Enfin, la qualité des produits disponibles sur le marché soulève des inquiétudes. « De faux produits sont souvent mis en vente sur des plateformes comme Amazon », prévient Mélanie Olivier. En 2021, un rapport du vérificateur général du Canada a montré que 88 % des échantillons de produits de santé naturels avaient des publicités contenant des informations trompeuses.

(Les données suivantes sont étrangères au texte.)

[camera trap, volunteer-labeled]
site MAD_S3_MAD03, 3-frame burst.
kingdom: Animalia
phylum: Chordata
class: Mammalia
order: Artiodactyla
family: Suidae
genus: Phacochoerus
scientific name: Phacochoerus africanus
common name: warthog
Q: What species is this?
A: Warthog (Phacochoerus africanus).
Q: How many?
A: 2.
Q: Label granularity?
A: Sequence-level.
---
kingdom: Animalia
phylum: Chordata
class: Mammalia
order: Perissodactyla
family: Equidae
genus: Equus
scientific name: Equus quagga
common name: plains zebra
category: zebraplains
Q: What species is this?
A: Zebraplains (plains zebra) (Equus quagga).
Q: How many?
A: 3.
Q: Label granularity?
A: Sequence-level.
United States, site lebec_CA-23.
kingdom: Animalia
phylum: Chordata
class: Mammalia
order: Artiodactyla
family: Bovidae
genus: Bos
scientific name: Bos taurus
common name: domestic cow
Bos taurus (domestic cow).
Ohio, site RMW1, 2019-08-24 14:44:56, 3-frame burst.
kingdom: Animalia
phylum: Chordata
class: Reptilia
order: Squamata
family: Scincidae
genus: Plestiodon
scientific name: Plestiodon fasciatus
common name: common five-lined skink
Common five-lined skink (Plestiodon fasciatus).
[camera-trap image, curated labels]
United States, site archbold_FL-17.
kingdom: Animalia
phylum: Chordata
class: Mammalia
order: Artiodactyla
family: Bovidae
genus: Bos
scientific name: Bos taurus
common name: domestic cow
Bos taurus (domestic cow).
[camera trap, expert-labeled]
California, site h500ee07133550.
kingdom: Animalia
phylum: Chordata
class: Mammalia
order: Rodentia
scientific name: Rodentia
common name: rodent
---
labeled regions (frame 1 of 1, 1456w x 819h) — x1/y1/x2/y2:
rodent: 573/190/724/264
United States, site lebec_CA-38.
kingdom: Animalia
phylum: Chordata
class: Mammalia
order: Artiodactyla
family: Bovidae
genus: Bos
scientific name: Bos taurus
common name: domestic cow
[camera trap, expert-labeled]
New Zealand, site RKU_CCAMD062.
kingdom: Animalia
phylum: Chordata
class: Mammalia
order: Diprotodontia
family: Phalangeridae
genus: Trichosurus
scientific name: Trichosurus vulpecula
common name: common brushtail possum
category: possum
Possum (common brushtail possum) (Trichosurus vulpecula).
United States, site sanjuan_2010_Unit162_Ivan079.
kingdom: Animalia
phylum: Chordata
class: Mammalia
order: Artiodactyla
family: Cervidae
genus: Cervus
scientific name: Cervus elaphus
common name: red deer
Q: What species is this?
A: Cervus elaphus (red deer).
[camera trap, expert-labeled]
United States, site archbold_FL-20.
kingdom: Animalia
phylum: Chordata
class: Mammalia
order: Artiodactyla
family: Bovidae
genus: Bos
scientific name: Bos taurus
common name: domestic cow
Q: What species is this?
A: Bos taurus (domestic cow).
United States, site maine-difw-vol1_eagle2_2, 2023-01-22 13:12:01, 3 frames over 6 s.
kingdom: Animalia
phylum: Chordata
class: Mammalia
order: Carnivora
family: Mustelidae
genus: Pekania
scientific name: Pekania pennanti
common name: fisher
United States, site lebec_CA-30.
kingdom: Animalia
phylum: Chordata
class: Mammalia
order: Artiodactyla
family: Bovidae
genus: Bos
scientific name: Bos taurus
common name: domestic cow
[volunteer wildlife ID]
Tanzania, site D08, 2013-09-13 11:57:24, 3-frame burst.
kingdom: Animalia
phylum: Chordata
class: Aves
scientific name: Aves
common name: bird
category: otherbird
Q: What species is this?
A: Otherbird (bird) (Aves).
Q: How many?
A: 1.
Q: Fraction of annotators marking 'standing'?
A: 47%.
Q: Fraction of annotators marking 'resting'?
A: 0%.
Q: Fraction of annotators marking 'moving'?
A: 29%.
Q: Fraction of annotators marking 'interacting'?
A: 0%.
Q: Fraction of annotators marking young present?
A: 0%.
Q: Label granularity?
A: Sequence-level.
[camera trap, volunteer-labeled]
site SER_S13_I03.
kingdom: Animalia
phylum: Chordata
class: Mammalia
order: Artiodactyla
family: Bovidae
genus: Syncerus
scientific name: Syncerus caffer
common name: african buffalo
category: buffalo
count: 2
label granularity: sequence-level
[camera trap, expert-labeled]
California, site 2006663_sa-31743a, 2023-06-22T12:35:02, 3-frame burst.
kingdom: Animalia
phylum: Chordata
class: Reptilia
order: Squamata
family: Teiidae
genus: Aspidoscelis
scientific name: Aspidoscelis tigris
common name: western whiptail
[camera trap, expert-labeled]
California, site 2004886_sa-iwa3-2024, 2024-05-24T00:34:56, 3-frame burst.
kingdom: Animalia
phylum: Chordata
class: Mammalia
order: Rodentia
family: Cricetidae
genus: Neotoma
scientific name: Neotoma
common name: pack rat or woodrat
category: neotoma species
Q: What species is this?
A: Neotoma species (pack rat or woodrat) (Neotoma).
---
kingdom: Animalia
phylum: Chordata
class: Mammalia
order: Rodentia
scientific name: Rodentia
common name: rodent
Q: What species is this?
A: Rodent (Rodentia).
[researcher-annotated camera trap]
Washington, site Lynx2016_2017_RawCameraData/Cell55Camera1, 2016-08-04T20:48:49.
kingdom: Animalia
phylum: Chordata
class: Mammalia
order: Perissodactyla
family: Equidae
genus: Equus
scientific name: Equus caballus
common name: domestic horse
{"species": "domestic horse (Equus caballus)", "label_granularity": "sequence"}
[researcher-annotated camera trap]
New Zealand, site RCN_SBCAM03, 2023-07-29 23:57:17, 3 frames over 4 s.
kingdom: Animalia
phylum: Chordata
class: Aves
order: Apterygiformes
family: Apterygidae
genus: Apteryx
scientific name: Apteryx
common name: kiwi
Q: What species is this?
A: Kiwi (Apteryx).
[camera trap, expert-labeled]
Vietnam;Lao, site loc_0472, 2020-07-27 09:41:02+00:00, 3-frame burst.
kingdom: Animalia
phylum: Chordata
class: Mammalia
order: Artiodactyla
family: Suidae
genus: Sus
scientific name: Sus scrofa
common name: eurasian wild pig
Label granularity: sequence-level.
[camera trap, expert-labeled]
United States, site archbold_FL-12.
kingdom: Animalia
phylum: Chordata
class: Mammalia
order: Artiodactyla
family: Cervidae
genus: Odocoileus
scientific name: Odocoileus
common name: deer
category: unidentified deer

Les experts conseillent donc de faire preuve de prudence avant de se lancer dans la consommation de nouveaux suppléments. « On peut aller chercher des conseils d’un médecin, d’un pharmacien, d’un nutritionniste », indique Ève Crépeau. Avec la pléthore de messages véhiculés sur les réseaux sociaux, il est crucial de se rappeler qu’un produit qui fonctionne pour une personne ne sera pas nécessairement approprié pour une autre.